Following their fresh and wildly successful production of La Bohème here in July 2012, Olivier award-winning OperaUpClose returns to the Factory Theatre with another Puccini masterpiece – Tosca.
In a new English version by Adam Spreadbury-Maher, with a new orchestration by Danyal Dhondy and design by Nina Fransson, we are transported to 1989 East Germany. Tosca is sensual, powerful and vulnerable. Living in the shadow of the Berlin Wall, she is the toast of the GDR elite, until her lover Cavaradossi helps a political prisoner to escape, putting Tosca at the mercy of Stasi chief Scarpia.
Puccini’s tautest drama is given a radical yet affectionate re-working, set in the dying days of the East German regime and stripping the story to its most essential elements.
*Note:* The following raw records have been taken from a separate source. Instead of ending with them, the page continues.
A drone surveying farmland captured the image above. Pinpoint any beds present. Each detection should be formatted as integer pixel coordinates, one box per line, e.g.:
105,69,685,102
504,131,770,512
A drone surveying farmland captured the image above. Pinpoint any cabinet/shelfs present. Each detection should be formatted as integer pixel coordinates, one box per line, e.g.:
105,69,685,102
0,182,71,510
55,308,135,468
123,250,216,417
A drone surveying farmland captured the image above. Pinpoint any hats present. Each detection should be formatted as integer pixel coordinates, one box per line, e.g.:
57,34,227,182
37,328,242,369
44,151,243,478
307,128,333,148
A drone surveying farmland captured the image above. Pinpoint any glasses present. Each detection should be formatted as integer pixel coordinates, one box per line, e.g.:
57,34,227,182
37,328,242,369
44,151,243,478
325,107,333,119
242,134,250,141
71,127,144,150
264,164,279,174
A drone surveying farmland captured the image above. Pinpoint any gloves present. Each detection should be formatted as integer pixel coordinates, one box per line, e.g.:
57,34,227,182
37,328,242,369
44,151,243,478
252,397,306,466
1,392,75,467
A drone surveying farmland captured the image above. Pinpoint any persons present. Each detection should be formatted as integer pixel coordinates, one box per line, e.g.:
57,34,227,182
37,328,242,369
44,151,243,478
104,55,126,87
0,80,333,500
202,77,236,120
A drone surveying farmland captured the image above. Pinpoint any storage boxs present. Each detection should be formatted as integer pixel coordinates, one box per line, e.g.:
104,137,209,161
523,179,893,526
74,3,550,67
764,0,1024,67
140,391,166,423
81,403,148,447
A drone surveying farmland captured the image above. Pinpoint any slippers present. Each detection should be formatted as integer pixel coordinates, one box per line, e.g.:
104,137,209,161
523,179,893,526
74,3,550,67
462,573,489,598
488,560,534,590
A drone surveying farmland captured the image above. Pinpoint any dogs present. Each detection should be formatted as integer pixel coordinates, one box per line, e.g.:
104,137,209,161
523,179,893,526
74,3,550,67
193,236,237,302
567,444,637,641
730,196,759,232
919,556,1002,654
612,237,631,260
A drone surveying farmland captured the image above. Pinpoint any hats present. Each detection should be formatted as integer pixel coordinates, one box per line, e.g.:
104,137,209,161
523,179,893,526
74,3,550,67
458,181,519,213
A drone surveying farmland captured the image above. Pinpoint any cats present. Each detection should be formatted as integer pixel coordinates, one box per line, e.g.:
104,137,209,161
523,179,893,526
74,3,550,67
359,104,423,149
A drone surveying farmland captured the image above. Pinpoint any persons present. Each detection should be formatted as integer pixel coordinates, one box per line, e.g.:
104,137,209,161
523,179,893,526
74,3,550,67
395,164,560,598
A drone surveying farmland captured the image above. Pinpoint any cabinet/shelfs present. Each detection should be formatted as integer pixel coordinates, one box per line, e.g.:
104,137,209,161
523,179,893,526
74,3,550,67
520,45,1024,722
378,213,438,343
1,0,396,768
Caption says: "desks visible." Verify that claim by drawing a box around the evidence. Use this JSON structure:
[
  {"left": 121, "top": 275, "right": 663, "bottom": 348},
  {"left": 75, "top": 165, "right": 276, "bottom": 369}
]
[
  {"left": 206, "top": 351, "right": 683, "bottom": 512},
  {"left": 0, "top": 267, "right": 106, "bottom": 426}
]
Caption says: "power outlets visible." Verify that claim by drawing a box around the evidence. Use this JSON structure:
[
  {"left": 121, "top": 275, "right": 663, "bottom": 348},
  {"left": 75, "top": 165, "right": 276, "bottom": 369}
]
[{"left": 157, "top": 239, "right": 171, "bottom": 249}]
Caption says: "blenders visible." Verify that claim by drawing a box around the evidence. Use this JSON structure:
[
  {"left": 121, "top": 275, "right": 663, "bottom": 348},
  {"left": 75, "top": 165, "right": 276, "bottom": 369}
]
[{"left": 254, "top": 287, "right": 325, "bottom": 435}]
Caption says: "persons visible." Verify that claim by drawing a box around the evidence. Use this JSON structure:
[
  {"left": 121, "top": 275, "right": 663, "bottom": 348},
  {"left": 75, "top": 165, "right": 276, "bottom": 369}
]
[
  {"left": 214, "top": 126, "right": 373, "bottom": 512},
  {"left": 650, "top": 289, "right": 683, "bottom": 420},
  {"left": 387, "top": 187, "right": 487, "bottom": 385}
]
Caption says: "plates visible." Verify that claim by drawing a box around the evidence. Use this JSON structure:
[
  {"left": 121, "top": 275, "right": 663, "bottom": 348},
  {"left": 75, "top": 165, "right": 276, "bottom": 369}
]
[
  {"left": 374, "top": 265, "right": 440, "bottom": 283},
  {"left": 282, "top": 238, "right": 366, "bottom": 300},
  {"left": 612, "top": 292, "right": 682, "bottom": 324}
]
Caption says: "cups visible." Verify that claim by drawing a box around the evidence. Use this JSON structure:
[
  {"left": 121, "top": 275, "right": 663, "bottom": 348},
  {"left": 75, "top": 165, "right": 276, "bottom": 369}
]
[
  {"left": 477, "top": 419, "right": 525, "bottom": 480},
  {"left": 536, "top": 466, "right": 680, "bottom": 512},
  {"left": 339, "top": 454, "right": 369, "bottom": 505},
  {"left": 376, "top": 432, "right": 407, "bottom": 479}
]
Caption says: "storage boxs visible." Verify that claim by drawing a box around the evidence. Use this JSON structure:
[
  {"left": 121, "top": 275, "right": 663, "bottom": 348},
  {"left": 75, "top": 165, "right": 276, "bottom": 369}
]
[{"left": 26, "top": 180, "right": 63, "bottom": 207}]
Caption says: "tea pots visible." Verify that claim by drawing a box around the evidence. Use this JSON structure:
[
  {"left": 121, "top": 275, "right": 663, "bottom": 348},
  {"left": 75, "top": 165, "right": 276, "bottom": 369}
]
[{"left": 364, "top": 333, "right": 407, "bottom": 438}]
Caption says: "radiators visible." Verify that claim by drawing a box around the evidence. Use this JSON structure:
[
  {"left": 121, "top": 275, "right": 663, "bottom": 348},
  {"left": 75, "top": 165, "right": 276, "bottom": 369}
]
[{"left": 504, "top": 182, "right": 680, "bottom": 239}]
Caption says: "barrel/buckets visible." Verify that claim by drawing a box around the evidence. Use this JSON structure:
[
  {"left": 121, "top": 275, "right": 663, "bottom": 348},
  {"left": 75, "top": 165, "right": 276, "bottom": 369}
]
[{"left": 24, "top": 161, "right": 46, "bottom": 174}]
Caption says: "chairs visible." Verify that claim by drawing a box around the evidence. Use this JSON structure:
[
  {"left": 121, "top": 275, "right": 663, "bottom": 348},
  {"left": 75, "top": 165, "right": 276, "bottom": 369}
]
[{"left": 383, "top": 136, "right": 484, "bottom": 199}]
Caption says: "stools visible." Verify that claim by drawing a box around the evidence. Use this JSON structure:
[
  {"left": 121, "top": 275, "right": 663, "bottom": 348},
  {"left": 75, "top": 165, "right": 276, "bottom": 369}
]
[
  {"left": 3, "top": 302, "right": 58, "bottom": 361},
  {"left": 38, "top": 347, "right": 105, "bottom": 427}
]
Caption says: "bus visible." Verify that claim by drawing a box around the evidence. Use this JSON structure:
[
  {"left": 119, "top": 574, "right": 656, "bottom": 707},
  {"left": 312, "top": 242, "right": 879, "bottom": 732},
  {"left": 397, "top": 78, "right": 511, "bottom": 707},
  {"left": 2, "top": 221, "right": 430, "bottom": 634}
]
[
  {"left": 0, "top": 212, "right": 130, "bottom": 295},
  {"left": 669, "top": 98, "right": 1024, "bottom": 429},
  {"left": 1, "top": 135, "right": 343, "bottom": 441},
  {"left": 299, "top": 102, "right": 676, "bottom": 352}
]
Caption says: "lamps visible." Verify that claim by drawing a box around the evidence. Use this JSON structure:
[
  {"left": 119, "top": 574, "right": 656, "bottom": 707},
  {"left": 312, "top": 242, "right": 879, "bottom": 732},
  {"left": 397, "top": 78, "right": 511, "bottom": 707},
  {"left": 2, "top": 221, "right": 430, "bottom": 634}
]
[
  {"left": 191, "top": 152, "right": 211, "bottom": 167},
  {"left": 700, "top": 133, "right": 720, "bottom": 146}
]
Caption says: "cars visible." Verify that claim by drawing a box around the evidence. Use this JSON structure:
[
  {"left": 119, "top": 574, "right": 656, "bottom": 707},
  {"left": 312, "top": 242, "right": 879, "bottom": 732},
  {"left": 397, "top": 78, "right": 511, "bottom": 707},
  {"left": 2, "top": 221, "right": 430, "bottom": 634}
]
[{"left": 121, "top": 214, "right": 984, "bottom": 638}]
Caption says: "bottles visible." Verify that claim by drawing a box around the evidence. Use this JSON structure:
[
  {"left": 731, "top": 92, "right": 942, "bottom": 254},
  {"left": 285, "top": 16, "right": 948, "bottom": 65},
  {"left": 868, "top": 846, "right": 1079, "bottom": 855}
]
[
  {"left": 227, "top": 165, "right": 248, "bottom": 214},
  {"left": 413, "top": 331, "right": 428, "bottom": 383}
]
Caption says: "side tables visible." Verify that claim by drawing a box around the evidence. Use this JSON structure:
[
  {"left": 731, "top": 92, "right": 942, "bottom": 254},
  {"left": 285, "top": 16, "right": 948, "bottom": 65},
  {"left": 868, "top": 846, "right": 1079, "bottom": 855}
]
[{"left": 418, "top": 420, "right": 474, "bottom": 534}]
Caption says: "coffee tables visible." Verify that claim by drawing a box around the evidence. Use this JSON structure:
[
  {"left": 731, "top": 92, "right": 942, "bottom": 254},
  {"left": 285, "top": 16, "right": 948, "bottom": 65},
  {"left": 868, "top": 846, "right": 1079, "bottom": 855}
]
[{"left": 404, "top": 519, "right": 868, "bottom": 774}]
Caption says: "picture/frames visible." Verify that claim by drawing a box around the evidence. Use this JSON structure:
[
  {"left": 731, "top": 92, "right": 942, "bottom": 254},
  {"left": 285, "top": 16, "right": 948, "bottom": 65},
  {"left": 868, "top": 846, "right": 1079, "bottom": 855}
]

A cast of just five singers and a trio of piano, clarinet and cello brings OperaUpClose’s trademark intimacy and immediacy to this tale of love, lust and the corrupting influence of power while retaining all of the emotional impact of the original.
Floria Tosca - star of the show |
The setting at the Tobacco Factory is small and intimate and the theatre was packed. It's utterly astonishing how much power the operatic voice can generate: like being in a hangar with a 747, engines at full throttle. More melodious, obviously.